On Wednesday, 15 March 2017 at 14:12:57 UTC, Adam D. Ruppe wrote:
On Wednesday, 15 March 2017 at 13:50:28 UTC, Inquie wrote:
I hate building code strings for string mixins as it's very
ugly and seems like a complete hack.
Me too, that's why I avoid doing it.
Check out my tips of the week here:
http://arsdnet.net/this-week-in-d/sep-20.html
and here:
http://arsdnet.net/this-week-in-d/2016-feb-21.html
for some ways I minimize them.
How bout, instead, we have a special code string similar to a
multiline string that allows us to represent valid D code. The
compiler can then verify the string after compilation to make
sure it is valid D code(since it ultimately is a compile time
constant).
Are you familiar with D's `q{ ... }` literals? They are lexed
though not parsed.
enum code1 = q{
void happyCode = "Makes me @@s@@";
};
then you'd have to do the `.replace("@@s@@", whatever)`
yourself on it though. They also do not allow unbalanced { }.

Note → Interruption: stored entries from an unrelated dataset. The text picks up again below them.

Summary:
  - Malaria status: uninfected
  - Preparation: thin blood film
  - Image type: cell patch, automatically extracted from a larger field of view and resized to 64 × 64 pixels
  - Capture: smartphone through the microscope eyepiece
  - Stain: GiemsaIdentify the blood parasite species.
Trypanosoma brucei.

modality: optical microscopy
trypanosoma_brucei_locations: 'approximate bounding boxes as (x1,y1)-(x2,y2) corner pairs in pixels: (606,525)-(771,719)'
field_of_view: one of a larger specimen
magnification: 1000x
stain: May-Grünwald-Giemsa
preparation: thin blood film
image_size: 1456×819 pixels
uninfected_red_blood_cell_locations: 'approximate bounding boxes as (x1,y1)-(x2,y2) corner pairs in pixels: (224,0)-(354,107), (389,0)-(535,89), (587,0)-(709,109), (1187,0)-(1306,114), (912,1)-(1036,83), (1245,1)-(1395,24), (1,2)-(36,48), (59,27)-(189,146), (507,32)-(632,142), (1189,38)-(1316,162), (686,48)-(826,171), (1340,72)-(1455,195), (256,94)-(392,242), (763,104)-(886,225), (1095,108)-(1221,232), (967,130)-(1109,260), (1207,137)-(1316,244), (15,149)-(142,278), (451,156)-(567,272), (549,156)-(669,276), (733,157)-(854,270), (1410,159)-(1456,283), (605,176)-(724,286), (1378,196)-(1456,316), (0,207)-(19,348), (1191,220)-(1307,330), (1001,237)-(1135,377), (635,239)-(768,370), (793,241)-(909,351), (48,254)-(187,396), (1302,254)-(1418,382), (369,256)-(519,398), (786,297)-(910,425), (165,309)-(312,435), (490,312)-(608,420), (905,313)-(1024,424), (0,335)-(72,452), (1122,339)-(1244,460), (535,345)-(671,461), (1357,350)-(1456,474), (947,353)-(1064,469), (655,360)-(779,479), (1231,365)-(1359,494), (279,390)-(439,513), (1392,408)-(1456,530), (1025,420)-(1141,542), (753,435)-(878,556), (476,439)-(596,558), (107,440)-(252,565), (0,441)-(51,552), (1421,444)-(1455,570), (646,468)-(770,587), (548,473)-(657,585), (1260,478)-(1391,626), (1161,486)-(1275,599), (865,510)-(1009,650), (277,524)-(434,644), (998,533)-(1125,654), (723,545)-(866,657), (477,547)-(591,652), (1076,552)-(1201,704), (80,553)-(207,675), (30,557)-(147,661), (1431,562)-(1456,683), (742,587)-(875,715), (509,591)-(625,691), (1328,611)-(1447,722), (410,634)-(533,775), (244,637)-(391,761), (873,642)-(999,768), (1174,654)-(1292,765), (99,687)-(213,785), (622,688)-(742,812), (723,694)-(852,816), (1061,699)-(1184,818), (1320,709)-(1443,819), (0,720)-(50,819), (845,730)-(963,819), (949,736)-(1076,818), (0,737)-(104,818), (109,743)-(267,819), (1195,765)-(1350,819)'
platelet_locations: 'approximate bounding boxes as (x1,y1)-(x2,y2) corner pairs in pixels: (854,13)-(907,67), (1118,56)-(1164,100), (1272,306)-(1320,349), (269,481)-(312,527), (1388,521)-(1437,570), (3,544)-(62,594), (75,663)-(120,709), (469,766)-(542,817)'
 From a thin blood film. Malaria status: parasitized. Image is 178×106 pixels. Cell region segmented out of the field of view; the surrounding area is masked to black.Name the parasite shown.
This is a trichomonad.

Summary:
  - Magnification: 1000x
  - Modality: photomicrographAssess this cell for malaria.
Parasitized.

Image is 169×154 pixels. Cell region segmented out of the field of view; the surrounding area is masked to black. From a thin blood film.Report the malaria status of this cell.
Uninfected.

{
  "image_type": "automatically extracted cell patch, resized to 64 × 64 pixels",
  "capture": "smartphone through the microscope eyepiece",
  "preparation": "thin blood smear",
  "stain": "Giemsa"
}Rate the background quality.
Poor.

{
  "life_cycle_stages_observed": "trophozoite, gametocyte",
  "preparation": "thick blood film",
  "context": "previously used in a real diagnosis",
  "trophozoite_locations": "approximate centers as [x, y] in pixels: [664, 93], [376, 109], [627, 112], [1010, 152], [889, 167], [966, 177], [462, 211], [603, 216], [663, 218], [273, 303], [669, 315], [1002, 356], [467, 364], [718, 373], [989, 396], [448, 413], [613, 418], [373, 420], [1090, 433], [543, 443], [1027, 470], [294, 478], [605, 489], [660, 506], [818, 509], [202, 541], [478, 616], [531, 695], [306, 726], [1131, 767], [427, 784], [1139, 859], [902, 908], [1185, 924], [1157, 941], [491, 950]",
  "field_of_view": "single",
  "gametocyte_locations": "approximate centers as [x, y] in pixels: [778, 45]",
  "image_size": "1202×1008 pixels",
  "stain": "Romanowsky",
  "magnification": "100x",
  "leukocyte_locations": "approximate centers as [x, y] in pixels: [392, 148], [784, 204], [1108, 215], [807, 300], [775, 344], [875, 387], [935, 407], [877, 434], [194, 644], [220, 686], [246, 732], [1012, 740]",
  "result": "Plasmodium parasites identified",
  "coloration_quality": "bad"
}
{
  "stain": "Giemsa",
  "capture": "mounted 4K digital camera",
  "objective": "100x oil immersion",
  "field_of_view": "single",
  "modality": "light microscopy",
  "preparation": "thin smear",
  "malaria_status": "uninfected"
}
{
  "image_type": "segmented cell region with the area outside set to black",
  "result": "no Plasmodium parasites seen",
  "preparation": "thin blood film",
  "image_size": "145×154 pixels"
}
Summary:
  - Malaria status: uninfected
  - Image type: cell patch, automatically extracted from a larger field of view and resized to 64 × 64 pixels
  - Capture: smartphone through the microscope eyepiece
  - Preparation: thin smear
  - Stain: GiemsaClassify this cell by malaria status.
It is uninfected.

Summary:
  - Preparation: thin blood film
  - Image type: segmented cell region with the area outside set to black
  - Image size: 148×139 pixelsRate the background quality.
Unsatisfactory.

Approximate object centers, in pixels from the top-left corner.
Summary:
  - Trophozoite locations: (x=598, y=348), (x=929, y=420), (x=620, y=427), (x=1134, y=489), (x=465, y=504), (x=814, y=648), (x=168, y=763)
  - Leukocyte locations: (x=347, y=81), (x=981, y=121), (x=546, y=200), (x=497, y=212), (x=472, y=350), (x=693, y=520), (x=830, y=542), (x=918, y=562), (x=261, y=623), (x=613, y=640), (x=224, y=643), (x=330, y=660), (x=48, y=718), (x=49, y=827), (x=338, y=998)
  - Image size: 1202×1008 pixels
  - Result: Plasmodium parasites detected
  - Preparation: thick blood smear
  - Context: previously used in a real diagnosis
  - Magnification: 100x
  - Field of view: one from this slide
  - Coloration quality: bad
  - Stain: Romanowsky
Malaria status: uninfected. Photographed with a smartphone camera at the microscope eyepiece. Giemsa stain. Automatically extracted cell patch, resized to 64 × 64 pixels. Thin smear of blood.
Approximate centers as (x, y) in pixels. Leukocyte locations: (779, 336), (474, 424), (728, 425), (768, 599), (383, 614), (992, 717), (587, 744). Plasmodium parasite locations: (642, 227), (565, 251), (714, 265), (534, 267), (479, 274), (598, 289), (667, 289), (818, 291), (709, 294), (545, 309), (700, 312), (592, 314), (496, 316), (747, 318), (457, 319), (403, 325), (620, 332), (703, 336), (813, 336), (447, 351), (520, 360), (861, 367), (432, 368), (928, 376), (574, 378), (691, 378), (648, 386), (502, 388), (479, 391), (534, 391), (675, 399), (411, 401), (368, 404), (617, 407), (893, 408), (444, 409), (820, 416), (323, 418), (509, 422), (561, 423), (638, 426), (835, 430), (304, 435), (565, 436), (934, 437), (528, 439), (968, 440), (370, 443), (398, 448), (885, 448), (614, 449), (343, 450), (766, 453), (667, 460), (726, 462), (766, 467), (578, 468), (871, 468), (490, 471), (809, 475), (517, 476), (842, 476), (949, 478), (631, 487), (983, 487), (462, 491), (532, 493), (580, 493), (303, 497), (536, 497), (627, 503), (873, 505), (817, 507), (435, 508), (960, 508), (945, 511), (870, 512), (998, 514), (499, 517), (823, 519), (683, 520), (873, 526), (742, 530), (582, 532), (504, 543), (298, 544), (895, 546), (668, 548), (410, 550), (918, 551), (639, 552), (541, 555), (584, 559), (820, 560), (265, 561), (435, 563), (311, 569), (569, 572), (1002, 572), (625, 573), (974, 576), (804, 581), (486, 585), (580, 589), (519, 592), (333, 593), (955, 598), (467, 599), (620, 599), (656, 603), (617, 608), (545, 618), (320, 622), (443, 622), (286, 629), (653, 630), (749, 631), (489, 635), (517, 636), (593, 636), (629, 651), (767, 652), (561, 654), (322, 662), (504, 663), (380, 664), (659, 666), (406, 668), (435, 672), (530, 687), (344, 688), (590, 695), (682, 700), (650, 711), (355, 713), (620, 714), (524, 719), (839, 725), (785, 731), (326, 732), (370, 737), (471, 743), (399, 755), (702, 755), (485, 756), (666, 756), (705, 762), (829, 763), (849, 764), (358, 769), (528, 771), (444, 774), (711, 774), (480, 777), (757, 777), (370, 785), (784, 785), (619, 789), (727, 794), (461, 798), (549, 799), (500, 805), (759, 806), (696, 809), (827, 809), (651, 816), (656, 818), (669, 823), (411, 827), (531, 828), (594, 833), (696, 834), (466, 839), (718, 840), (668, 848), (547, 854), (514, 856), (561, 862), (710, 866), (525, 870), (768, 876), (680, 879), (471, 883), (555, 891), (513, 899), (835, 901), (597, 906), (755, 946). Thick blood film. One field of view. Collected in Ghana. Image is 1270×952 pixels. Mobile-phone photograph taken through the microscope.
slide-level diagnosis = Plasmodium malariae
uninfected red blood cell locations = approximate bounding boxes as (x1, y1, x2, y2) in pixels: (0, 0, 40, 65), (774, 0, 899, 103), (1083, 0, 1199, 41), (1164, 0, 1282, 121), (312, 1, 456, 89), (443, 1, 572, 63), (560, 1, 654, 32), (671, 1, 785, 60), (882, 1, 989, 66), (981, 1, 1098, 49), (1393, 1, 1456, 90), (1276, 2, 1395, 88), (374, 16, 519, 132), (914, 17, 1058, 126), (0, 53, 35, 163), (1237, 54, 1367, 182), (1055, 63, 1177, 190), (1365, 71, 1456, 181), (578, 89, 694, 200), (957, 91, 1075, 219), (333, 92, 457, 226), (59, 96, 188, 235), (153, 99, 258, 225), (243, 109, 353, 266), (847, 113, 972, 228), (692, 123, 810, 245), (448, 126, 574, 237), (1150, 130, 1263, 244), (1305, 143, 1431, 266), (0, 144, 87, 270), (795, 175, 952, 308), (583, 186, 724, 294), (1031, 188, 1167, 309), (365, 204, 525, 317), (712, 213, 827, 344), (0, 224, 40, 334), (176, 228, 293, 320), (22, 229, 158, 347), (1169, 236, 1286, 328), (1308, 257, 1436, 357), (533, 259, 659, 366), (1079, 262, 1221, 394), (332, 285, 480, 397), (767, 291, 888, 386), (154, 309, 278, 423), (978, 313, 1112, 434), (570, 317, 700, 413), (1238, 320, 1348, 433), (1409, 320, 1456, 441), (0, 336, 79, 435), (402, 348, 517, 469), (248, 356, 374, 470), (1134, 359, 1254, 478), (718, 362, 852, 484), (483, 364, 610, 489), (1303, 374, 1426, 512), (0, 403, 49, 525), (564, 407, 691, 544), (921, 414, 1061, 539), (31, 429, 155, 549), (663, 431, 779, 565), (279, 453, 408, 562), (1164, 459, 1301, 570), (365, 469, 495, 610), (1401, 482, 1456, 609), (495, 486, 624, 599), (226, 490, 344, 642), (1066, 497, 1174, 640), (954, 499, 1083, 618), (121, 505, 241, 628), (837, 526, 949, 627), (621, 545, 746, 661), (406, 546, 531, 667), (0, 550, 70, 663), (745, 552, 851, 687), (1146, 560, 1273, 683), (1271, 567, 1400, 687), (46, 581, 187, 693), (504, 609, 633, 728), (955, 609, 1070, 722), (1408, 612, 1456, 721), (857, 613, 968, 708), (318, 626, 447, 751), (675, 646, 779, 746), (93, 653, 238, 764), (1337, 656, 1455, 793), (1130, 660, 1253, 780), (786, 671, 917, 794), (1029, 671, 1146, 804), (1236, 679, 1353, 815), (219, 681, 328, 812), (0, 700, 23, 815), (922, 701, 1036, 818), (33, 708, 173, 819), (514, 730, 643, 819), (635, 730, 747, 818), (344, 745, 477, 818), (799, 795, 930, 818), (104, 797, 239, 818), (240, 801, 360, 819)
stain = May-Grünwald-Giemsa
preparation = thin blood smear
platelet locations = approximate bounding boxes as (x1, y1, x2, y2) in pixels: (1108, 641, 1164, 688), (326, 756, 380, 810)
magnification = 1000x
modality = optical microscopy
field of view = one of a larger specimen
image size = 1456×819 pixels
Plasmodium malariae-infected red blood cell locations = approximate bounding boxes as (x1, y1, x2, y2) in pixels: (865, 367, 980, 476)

It is typed as string btw, no special type, just like if you
used regular quotes, just looks nicer at the definition.
Visual D doesn't seem to do much. Maybe it is lexed but most of
the code is a solid purple. Better than a normal string.
I was hoping to get something parsed though to find based errors
a CT in a meaningful way(line numbers, etc).